Ostentosas afirmaciones de logros nucleares, amenazas de cerrar las vías marítimas internacionales y supuestos complots terroristas se originan en Teherán en estos momentos. La semana pasada, el enfrentamiento entre Irán y Occidente alcanzó nuevas alturas cuando Israel acusó a Irán de varios intentos de atentado en Bang kok, India y Georgia dirigidos a diplomáticos israelíes. Y, sin embargo, un negociador nuclear iraní dijo que Teherán quiere volver a la mesa de negociaciones.

¿Qué es lo que realmente desea Irán? La clave para descifrar a la república islámica se encuentra en comprender la percepción que tiene Irán de sí mismo.
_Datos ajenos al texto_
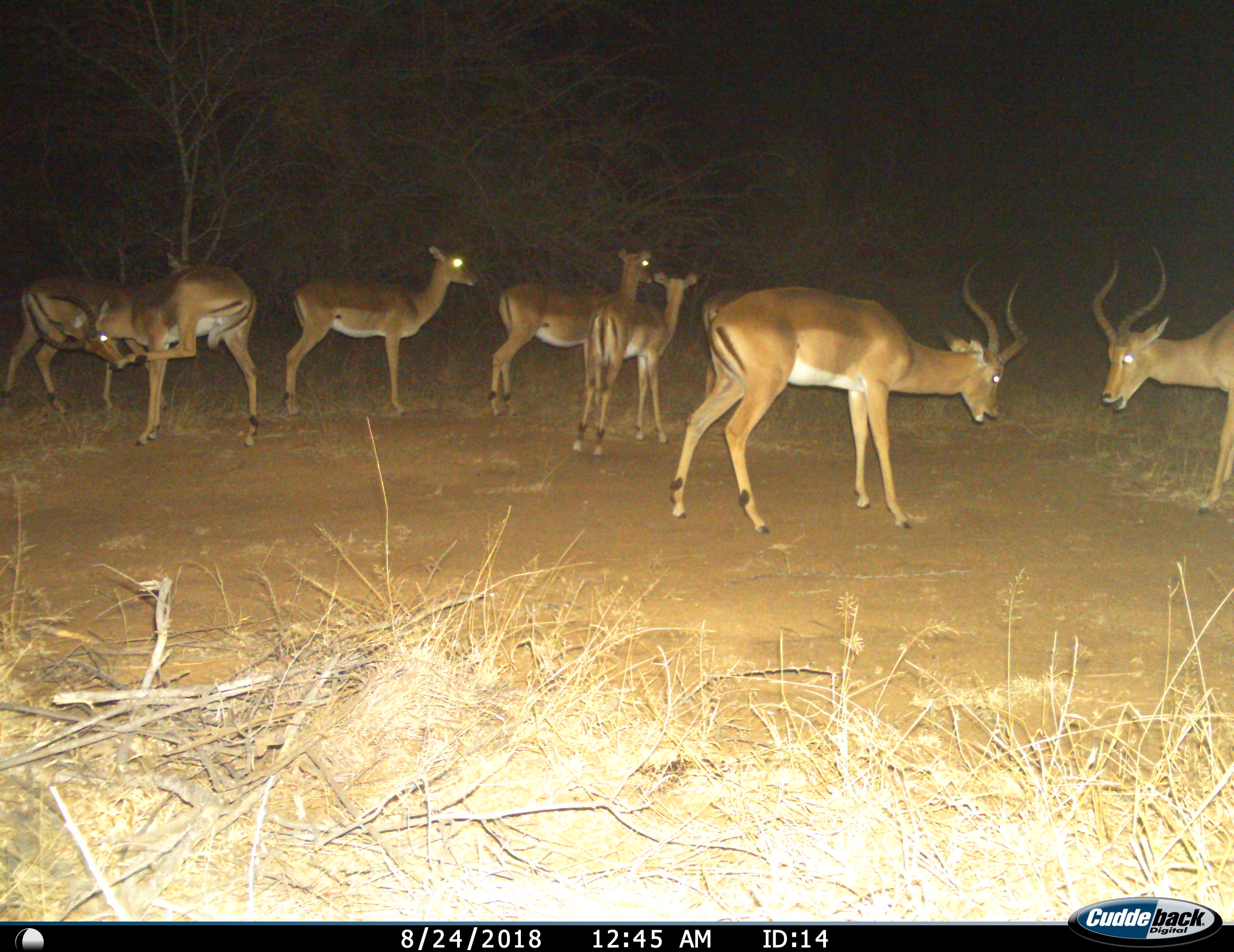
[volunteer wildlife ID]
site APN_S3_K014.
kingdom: Animalia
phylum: Chordata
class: Mammalia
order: Artiodactyla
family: Bovidae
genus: Aepyceros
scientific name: Aepyceros melampus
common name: impala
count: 8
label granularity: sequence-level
Irán siempre se ha imaginado como la potencia hegemónica natural de su vecindario. A medida que el Imperio Persa se redujo a través de los siglos y la cultura persa se desvaneció con la llegada de las seductoras costumbres occidentales, la exagerada percepción iraní sobre su nación permaneció en gran parte intacta.
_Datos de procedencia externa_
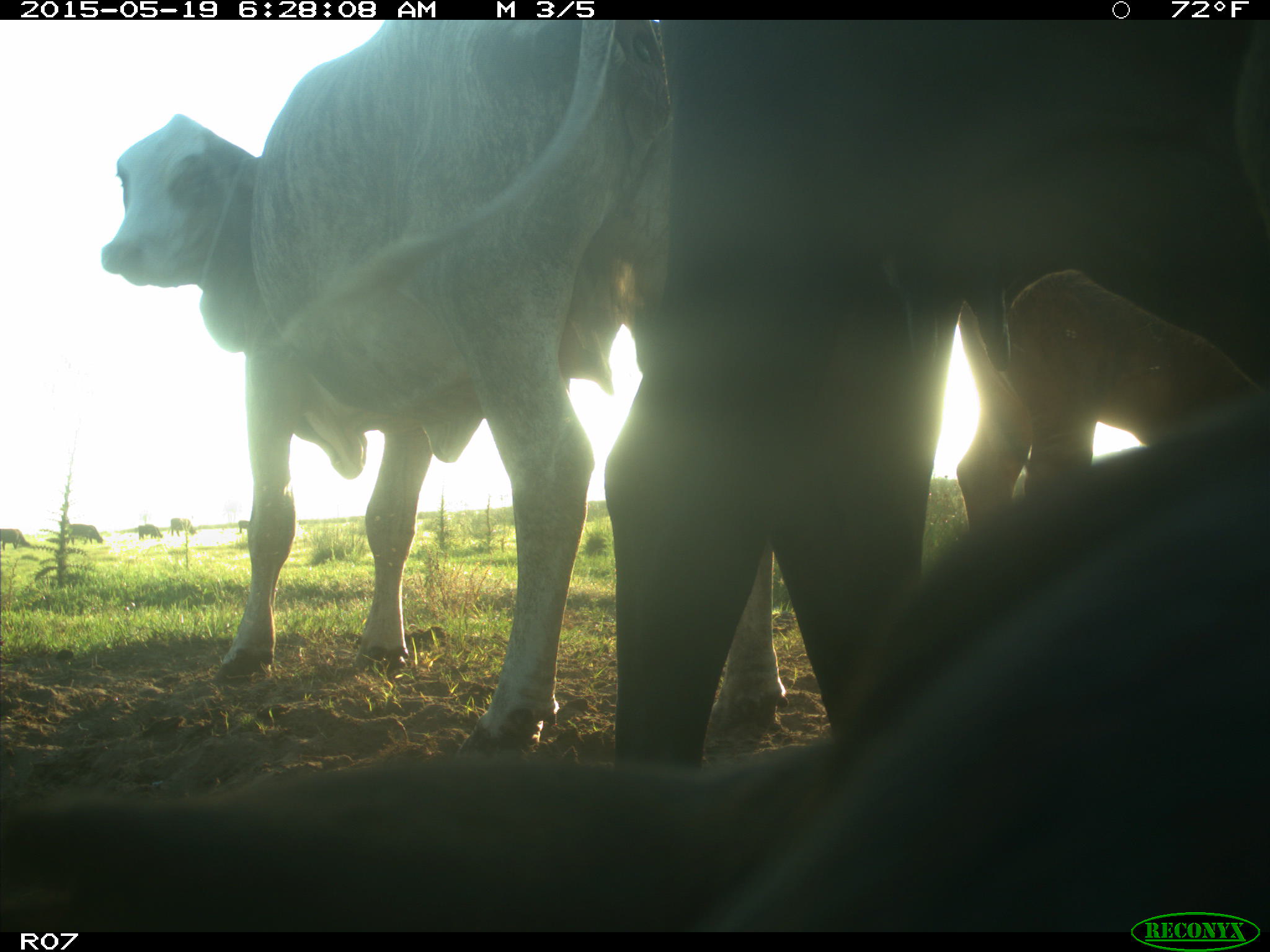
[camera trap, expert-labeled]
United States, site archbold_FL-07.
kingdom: Animalia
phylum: Chordata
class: Mammalia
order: Artiodactyla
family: Bovidae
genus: Bos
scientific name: Bos taurus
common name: domestic cow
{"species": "Bos taurus (domestic cow)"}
A fuerza de la historia, los iraníes creen que su país merece la preeminencia regional.

Sin embargo, la política exterior de Irán también se construyó sobre los cimientos del régimen teocrático y la revolución de 1979. El ayatolá Ruhollah Jomeini legó a sus sucesores una ideología que divide al mundo opresores y oprimidos.

La revolución fue una batalla por la emancipación de los tentáculos culturales y políticos de Occidente. Sin embargo, Irán no sólo buscaba la independencia, sino que quería proyectar su mensaje islamista fuera de sus fronteras.